With an all-volunteer staff and completely free programming, MACE breaks down the barriers that may otherwise prevent individuals in wheelchairs from having an active lifestyle.

“We reach as far south as the coast and as far north as the Delta,” Wright said. “We make sure that with the clinics we put on, we take care of gas, everything – we just want to give people the opportunity.”

Robbie Sullivan, MACE’s president and CFO, said providing an outlet for people in wheelchairs to compete and socialize makes a crucial difference in the post-injury recovery process.

“It really goes past sports,” Sullivan said. “You socialize with people, get them back out of their shells after they get hurt and back into sports and meeting other people in their area. It’s kind of like the best therapy for people, especially with new injuries.” 

While MACE’s initial goal is to introduce wheelchair users to adaptive sports, the competitive opportunities the club offers extend to the elite level. The Rollin’ Tigers, MACE’s wheelchair basketball team, has a traveling squad that competes in major tournaments throughout the country. Wheelchair fencer Ryan Estep, a Florence, Miss., native who represented Team USA at the London 2012 Paralympic Games, has also partaken in MACE’s programming.

Wright’s mission is about more than just sports, though.
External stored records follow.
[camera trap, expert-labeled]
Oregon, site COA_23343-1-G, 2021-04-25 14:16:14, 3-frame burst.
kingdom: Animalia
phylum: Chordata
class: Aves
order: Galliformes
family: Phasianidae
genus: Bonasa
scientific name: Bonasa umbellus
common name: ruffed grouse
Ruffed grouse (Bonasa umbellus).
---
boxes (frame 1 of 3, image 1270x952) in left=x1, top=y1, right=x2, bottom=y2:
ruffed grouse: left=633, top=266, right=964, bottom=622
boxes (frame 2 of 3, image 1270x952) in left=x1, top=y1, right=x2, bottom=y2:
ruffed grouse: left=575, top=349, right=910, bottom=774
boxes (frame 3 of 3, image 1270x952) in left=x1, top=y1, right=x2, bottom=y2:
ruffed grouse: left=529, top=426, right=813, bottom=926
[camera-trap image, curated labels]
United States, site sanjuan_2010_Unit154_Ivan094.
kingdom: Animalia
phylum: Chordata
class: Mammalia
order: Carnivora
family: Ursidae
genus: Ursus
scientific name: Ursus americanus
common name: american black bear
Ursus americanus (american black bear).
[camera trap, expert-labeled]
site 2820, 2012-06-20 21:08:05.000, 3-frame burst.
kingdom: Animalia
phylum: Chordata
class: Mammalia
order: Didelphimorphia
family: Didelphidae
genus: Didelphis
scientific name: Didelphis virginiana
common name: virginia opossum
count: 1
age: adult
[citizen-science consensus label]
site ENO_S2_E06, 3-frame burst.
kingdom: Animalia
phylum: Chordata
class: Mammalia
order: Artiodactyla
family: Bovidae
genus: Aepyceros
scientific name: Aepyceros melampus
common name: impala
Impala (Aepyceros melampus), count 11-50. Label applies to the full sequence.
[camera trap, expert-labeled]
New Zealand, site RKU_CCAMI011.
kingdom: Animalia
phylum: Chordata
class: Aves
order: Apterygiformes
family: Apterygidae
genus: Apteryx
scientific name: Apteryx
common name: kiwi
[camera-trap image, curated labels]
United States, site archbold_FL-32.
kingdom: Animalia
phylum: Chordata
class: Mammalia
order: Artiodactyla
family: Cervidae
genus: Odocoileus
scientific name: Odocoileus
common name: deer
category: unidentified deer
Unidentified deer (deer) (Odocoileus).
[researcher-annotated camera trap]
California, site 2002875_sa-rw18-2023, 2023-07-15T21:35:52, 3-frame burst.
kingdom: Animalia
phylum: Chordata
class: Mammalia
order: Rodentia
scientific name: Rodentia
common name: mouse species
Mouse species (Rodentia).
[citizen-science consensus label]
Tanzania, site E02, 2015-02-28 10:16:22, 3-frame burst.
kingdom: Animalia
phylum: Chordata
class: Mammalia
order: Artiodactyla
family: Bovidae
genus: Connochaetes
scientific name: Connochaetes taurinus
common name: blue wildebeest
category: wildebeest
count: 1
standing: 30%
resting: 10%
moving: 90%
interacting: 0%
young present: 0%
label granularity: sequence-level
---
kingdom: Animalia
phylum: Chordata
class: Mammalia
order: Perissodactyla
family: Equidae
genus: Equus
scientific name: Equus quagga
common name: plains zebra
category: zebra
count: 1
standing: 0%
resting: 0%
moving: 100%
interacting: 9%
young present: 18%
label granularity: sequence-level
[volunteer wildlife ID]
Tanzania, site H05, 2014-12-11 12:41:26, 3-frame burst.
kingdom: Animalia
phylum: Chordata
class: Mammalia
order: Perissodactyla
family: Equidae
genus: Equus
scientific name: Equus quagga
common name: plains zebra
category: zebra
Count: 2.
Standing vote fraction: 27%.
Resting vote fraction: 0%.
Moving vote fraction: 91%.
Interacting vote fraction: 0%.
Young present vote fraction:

MACE collaborates with local high schools, universities and hospitals to arrange advocacy clinics, awareness programs and motivational speaking events for people with and without disabilities.

Nathan said one of the club’s challenges is to confront and change stereotypes about the disabled community.

“We focus on inclusion, spreading the word and shedding light on the perception that people have about individuals with disabilities,” Nathan said. “We’re just trying to change that and get everyone to see people-first, to look at the person for who they are and not for their disability.”

The Rollin’ Tigers will even challenge local high schoolers to wheelchair basketball tournaments, giving the students a 50-point head start as a platform for an epic comeback.

“It’s a way to inspire young people and give them a different way to look at life,” Wright said.

And for Wright, the mission is a personal one.

“I was paralyzed in 1997, and I was a college football player before I got hurt. One thing I realized was that I was never the best athlete, but I was the hardest-working athlete,” Wright said. “Whenever I competed, it let me know if I was getting better or if I needed to keep working hard. I hated losing, but competing gave me drive. It gave me a sense of, I don’t know, direction.

“And so I felt like if you give a person an opportunity to compete, you can give them a path, a platform to build the rest of their life on.”